- _Task prompt_: Print the listing as it stands, omitting all images.

- _Data block_:
· · · · · · ·
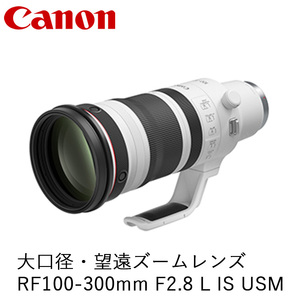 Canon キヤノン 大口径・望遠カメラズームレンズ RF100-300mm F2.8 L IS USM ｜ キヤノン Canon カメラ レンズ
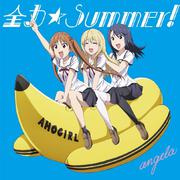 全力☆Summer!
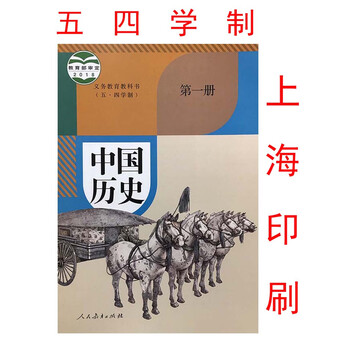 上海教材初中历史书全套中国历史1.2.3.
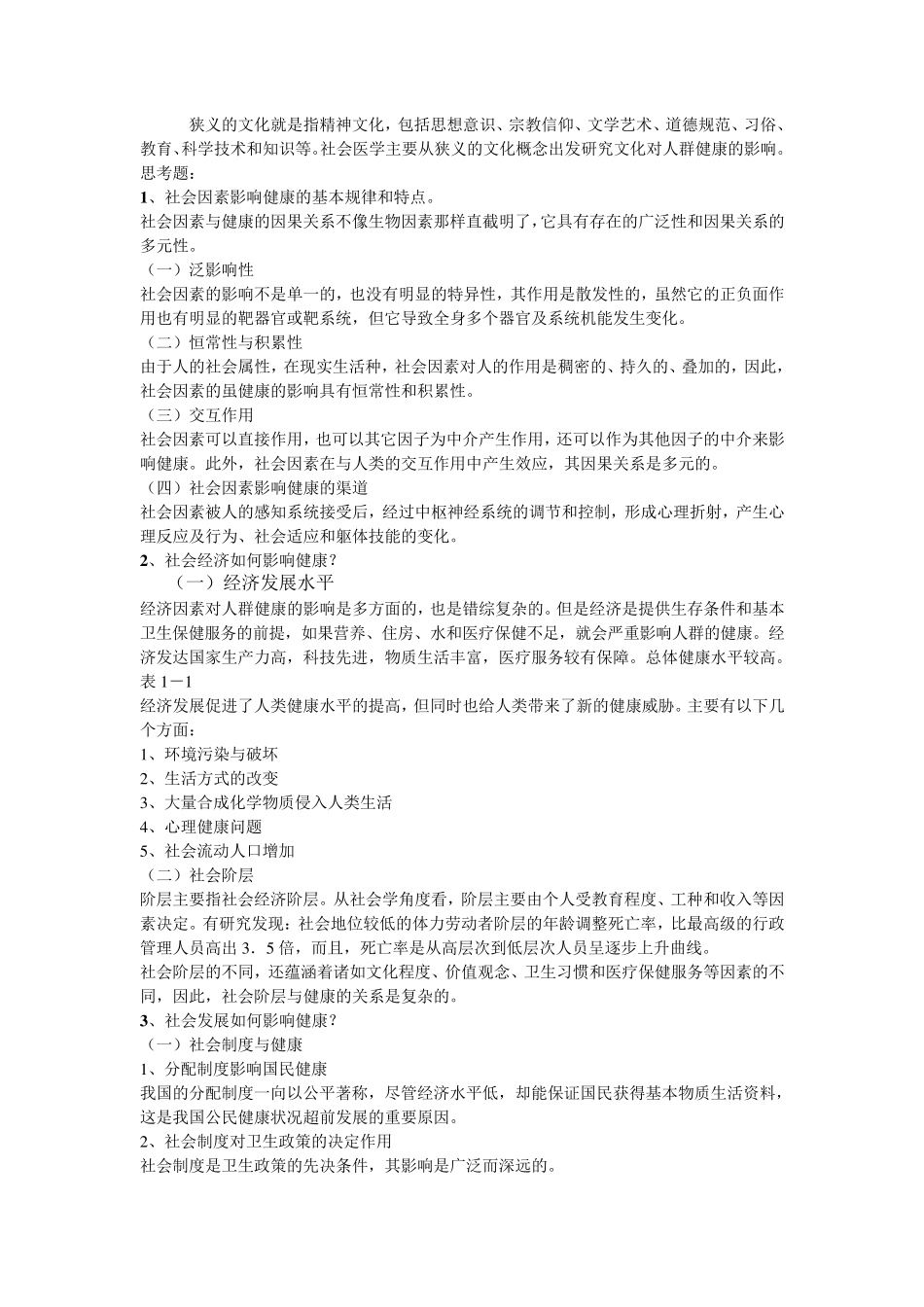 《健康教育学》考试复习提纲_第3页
· · · · · · ·
- _Exercise solution_:
 Canon キヤノン 大口径・望遠カメラズームレンズ RF100-300mm F2.8 L IS USM ｜ キヤノン Canon カメラ レンズ
 全力☆Summer!
 上海教材初中历史书全套中国历史1.2.3.
 《健康教育学》考试复习提纲_第3页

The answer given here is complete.